### [WHAT IS EXPECTED]
Transcribe nothing but the lines from the one with "From what you can see, which of" to the end of the entries, both included, keeping each exact and leaving every picture out.

### [DATA EXCERPTS]
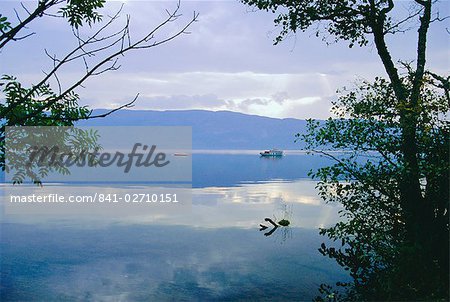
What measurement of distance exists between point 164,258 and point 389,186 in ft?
54.3

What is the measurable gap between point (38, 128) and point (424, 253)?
457 inches

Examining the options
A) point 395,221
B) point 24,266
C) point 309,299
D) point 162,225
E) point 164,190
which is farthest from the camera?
point 164,190

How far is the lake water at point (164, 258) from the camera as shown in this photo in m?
20.3

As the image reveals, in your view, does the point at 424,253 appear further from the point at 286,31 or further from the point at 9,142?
the point at 9,142

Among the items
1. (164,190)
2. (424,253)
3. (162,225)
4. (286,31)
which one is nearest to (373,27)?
(286,31)

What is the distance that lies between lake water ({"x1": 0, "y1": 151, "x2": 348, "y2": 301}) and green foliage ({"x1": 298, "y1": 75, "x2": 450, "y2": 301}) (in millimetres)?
6223

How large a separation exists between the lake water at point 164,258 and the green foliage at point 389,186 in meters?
6.22

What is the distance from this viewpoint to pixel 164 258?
26578 mm

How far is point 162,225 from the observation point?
37.5m

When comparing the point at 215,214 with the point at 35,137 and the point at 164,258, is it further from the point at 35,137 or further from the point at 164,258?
the point at 35,137

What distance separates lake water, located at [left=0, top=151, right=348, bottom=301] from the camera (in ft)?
66.6

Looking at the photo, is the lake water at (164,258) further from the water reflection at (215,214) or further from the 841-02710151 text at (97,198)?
the 841-02710151 text at (97,198)

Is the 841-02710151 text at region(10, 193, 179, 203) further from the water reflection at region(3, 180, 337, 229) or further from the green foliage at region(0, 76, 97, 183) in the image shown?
the green foliage at region(0, 76, 97, 183)

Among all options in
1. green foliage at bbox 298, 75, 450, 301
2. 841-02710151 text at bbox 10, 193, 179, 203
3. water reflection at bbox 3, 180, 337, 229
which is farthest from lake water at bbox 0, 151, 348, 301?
841-02710151 text at bbox 10, 193, 179, 203
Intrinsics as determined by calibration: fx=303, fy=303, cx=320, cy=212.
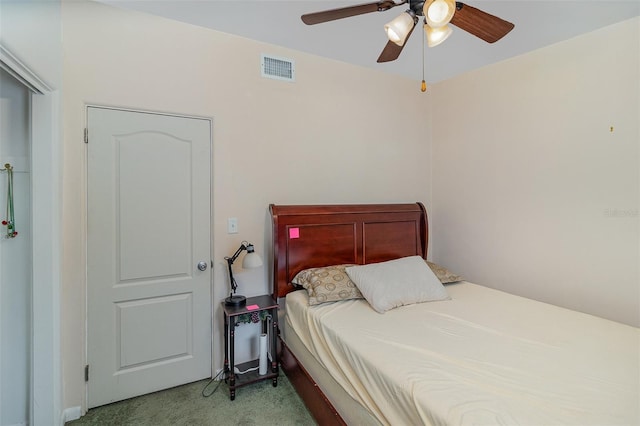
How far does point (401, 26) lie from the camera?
1394 millimetres

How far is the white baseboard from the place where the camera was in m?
1.92

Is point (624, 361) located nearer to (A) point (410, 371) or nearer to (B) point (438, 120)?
(A) point (410, 371)

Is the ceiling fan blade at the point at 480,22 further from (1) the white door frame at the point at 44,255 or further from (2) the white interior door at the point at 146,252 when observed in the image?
(1) the white door frame at the point at 44,255

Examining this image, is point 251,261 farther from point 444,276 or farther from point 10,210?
point 444,276

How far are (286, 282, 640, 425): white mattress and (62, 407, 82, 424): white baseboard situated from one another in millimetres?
1475

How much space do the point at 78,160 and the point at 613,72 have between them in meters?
3.61

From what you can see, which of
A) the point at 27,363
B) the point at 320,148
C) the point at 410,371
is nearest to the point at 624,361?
the point at 410,371

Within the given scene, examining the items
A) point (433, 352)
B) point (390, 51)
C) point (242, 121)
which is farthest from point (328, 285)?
point (390, 51)

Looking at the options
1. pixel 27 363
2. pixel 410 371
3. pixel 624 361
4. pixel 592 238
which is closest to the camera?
pixel 410 371

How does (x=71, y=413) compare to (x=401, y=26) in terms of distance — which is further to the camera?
(x=71, y=413)

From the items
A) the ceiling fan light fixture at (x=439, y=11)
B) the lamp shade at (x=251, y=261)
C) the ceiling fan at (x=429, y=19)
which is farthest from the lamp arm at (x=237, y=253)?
the ceiling fan light fixture at (x=439, y=11)

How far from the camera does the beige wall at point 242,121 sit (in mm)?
1965

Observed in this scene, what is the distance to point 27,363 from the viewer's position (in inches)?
71.0

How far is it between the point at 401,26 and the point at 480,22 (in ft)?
1.40
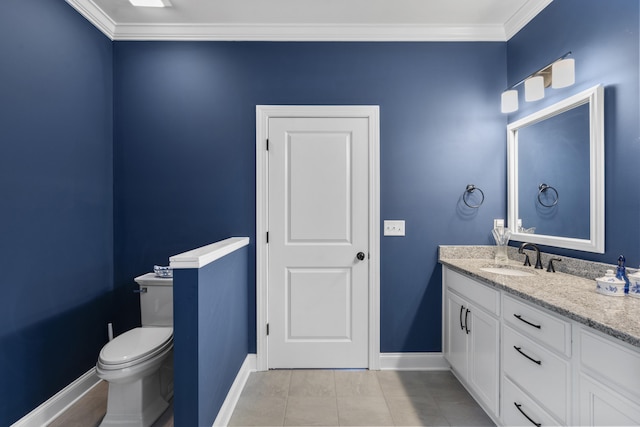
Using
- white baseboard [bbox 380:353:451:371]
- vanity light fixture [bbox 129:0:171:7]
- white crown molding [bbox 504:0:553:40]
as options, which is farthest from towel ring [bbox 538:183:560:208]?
vanity light fixture [bbox 129:0:171:7]

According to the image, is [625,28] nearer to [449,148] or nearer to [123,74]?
[449,148]

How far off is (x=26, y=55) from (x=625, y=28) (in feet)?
10.6

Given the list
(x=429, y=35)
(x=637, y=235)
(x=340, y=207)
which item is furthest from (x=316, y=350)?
(x=429, y=35)

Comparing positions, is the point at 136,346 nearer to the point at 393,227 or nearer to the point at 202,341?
the point at 202,341

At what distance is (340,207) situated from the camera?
251 cm

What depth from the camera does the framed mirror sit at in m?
1.71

### [OUTPUT FOR THIS TASK]
From what you can see, which of
A) the point at 27,363
B) the point at 320,148
C) the point at 410,371
is nearest to the point at 624,361?
the point at 410,371

Within the given scene, examining the items
A) point (433, 352)
B) point (390, 51)
C) point (242, 121)
which is farthest from point (328, 285)?
point (390, 51)

Looking at the options
1. pixel 27 363
2. pixel 410 371
3. pixel 624 361
4. pixel 592 238
which is closest to the camera?
pixel 410 371

How does (x=71, y=413) compare to (x=401, y=26) in terms of distance — which is further to the camera?
(x=71, y=413)

From the items
A) the ceiling fan light fixture at (x=439, y=11)
B) the lamp shade at (x=251, y=261)
C) the ceiling fan at (x=429, y=19)
which is farthest from the lamp arm at (x=237, y=253)?
the ceiling fan light fixture at (x=439, y=11)

How far from the camera does the beige wall at point 242,121 sit (in mm)?
1965

Observed in this scene, what is the distance to point 27,363 from the viewer's position (in inches)?
71.0

How far is it between the point at 401,26 and the point at 480,22 (in ft)?
1.40
Using
- white baseboard [bbox 380:353:451:371]
- vanity light fixture [bbox 129:0:171:7]
- white crown molding [bbox 504:0:553:40]
as options, which is farthest from towel ring [bbox 538:183:560:208]?
vanity light fixture [bbox 129:0:171:7]

According to the image, is [625,28] nearer to [449,148] or nearer to [123,74]?
[449,148]

How far off is (x=26, y=55) from (x=625, y=28) (in feet)?
10.6

Given the list
(x=429, y=35)
(x=637, y=235)
(x=340, y=207)
which item is furthest from (x=316, y=350)?
(x=429, y=35)

Comparing positions, is the point at 136,346 nearer to the point at 393,227 or nearer to the point at 202,341?
the point at 202,341

At what distance is (340,207) situated from the camera?
251 cm

What depth from the camera does the framed mirror sit at in m?
1.71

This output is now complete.